Render the rows below as a JSON list of strings, one string for each line, omitting the blank lines and leaving out the pictures.
-- Start of Record extracts --
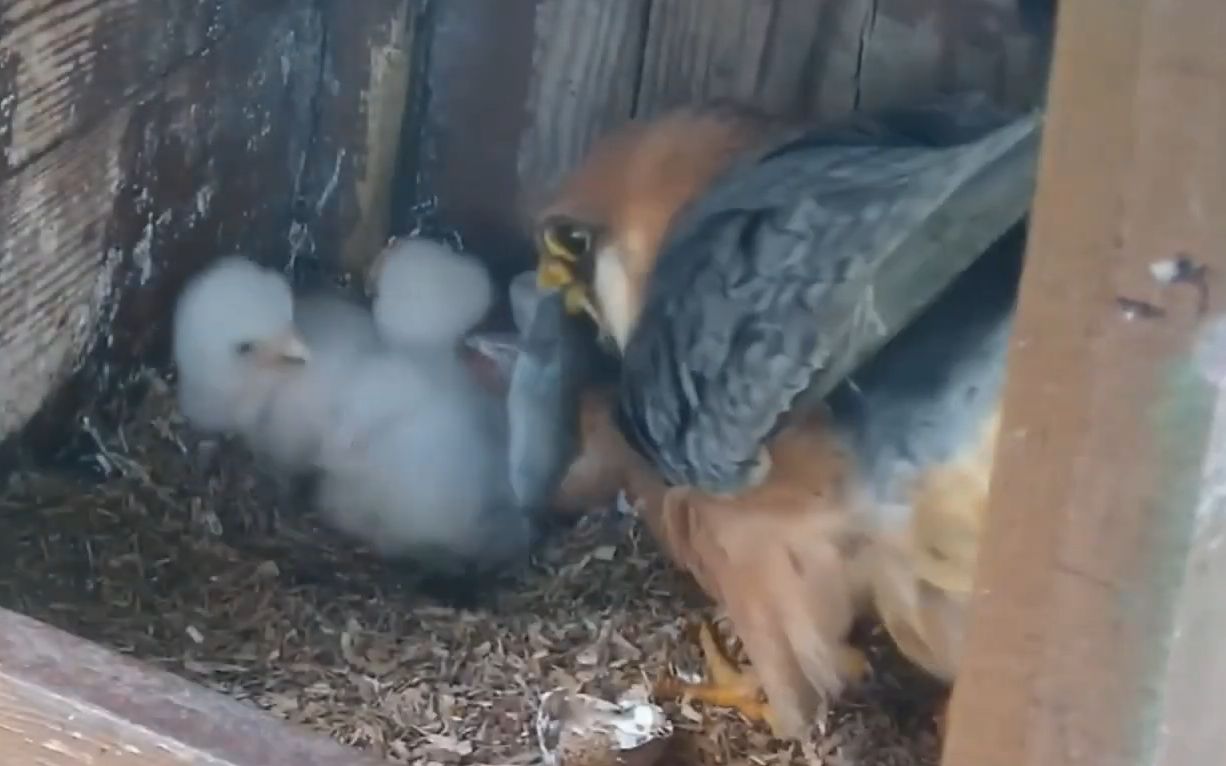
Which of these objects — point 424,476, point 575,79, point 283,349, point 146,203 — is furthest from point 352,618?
point 575,79

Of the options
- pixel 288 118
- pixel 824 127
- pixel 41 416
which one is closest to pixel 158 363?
pixel 41 416

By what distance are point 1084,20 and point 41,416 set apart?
1.09 m

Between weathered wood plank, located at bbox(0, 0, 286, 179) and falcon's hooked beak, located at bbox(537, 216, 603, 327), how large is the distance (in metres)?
0.36

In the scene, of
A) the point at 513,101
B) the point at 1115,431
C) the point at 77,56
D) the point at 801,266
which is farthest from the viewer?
the point at 513,101

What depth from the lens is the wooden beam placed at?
530mm

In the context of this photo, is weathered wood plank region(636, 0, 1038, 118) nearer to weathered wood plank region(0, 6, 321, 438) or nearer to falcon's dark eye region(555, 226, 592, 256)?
falcon's dark eye region(555, 226, 592, 256)

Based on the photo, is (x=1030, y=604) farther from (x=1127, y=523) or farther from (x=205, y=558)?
(x=205, y=558)

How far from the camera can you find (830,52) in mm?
1345

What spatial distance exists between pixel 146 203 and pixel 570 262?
1.30 ft

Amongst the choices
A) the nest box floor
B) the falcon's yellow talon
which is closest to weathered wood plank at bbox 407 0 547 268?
the nest box floor

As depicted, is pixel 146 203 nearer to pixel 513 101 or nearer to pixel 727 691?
pixel 513 101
-- End of Record extracts --
Complete response –
[
  "Which of these objects — point 424,476, point 575,79, point 283,349, point 146,203 — is furthest from point 352,618?",
  "point 575,79",
  "Of the options",
  "- pixel 288 118",
  "- pixel 824 127",
  "- pixel 41 416",
  "which one is closest to pixel 158 363?",
  "pixel 41 416",
  "By what distance are point 1084,20 and point 41,416 set apart?",
  "1.09 m",
  "Between weathered wood plank, located at bbox(0, 0, 286, 179) and falcon's hooked beak, located at bbox(537, 216, 603, 327), how large is the distance (in metres)?",
  "0.36",
  "In the scene, of",
  "A) the point at 513,101",
  "B) the point at 1115,431",
  "C) the point at 77,56",
  "D) the point at 801,266",
  "which is farthest from the viewer?",
  "the point at 513,101",
  "What depth from the lens is the wooden beam placed at?",
  "530mm",
  "In the context of this photo, is weathered wood plank region(636, 0, 1038, 118) nearer to weathered wood plank region(0, 6, 321, 438) or nearer to falcon's dark eye region(555, 226, 592, 256)?",
  "falcon's dark eye region(555, 226, 592, 256)",
  "Based on the photo, is (x=1030, y=604) farther from (x=1127, y=523) or farther from (x=205, y=558)?",
  "(x=205, y=558)",
  "How far from the camera can you find (830,52) in mm?",
  "1345",
  "What spatial distance exists between pixel 146 203 and pixel 570 262?",
  "1.30 ft",
  "Amongst the choices",
  "A) the nest box floor",
  "B) the falcon's yellow talon",
  "which is closest to weathered wood plank at bbox 407 0 547 268?",
  "the nest box floor",
  "As depicted, is pixel 146 203 nearer to pixel 513 101 or nearer to pixel 727 691?",
  "pixel 513 101"
]